§ **What is expected**: From the listing below, copy each line where "uneverted" occurs.

§ §

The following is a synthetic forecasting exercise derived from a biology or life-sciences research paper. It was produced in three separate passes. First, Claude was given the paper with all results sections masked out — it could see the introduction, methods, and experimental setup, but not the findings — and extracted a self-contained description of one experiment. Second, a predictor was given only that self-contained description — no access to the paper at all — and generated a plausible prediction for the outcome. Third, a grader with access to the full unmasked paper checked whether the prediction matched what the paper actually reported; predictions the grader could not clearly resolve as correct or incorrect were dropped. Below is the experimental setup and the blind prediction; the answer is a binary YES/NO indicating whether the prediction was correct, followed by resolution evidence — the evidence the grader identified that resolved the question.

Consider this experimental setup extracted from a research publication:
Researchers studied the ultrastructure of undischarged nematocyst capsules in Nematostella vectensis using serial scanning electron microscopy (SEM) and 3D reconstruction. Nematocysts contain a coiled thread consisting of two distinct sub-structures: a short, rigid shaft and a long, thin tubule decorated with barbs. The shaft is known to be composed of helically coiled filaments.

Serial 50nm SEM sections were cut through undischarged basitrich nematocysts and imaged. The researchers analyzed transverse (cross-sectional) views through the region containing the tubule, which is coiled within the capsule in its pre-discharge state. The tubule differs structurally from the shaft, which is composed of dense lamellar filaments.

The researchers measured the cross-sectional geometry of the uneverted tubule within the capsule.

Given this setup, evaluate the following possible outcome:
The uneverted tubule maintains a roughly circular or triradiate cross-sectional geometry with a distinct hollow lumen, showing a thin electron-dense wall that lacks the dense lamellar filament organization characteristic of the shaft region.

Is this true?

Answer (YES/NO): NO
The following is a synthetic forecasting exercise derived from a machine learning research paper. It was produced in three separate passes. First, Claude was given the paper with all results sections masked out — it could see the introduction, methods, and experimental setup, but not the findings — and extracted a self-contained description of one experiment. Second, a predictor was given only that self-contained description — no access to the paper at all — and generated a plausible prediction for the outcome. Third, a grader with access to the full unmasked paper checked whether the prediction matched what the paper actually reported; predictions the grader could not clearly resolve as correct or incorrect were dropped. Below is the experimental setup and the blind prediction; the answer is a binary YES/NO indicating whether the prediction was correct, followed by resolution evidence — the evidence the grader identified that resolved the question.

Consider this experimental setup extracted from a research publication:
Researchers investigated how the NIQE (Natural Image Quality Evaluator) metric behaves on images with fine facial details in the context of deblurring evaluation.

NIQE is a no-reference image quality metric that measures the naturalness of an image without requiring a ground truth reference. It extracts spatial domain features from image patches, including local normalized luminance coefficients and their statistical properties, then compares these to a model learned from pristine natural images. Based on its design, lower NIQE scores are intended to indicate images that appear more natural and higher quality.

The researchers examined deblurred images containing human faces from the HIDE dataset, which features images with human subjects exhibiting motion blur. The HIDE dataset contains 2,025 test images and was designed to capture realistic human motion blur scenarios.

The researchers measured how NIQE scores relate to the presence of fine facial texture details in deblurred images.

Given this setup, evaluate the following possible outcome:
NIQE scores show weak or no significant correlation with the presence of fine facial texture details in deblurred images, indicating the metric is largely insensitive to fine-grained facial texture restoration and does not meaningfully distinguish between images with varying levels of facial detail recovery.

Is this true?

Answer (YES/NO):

§ §

§ **Answer section**:
The researchers measured the cross-sectional geometry of the uneverted tubule within the capsule.
The uneverted tubule maintains a roughly circular or triradiate cross-sectional geometry with a distinct hollow lumen, showing a thin electron-dense wall that lacks the dense lamellar filament organization characteristic of the shaft region.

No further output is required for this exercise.